§ Text for analysis
╔══
1) Blue Gene/L Architecture: The experiments were done
on two machines (IBM Blue Gene/L, and Intel X5650). The
Blue Gene/L has up to 1024 cores, each performing at 700
MHz clock rate.
To evaluate the simulation performance, we compare the
number of gate transitions per second between our simulator
and [1].
We are comparing the event metric for our largest circuit
(with over 160 millions of gates) with their 216 million gates
circuit. On Blue Gene/L with 1024 cores, they achieved an
event rate of 116 million events per second.Our simulator
achieved an event rate of 141 million events per second
(Fig. 12). Table IV, compares some of the characteristics of
both Intel Xeon Phi and Blue Gene/L, in terms of the price
per rack and the size, in addition to the number of available
cores. Table V compares the event rate data taken [1] with
the event rate measured in our simulator. We are achieving
better performance on many fewer cores at much lower cost.
The MIC clock speed is slightly higher than that of the Blue
Gene, but the main gain comes from the ability of our data
structure to handle both SIMD and multi-core parallelism with
low synchronization overhead.
╚══
§ Dataset records
╔══
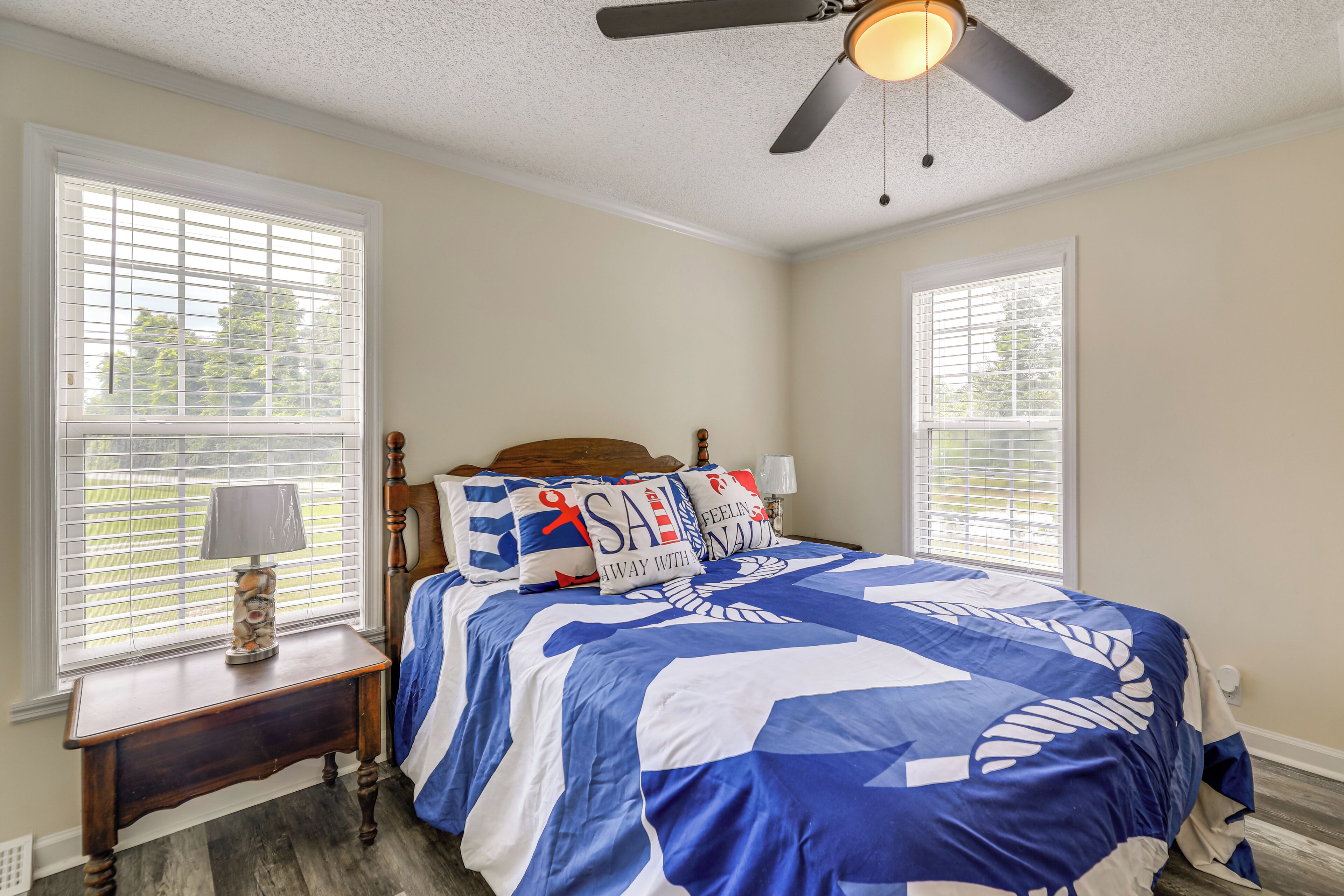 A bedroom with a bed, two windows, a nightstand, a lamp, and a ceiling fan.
╚══
╔══
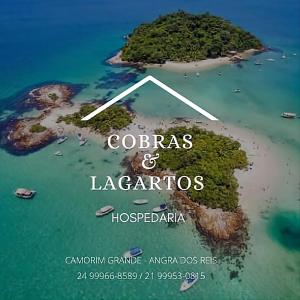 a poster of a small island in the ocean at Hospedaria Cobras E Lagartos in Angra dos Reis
╚══
╔══
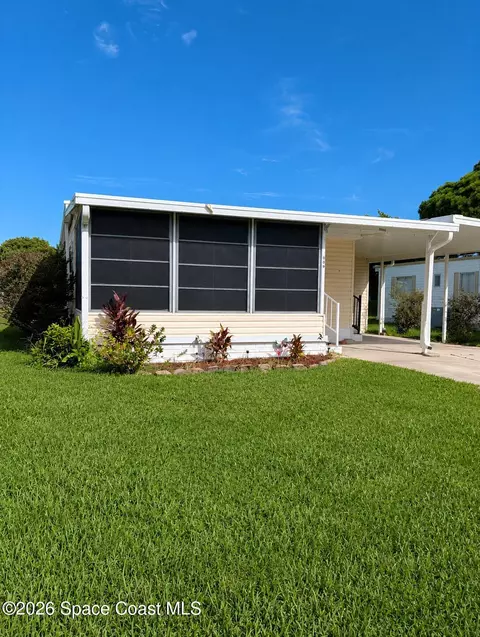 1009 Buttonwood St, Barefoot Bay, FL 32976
╚══
§ Activity 1
According to the passage on simulator performance, how many gates does the authors' largest circuit have?
§ Activity 2
Shorten the paragraph of the passage on simulator performance that begins "To evaluate the simulation performance" into a single brief sentence.
§ Activity 3
Please edit the passage on simulator performance, starting with "We are comparing" and going on through "much lower cost.", so that "cores" becomes "processors".

§ Answer section 1
Over 160 million gates.

§ Answer section 2
Simulation performance is evaluated by comparing gate transitions per second between the authors' simulator and [1].

§ Answer section 3
We are comparing the event metric for our largest circuit
(with over 160 millions of gates) with their 216 million gates
circuit. On Blue Gene/L with 1024 processors, they achieved an
event rate of 116 million events per second.Our simulator
achieved an event rate of 141 million events per second
(Fig. 12). Table IV, compares some of the characteristics of
both Intel Xeon Phi and Blue Gene/L, in terms of the price
per rack and the size, in addition to the number of available
processors. Table V compares the event rate data taken [1] with
the event rate measured in our simulator. We are achieving
better performance on many fewer processors at much lower cost.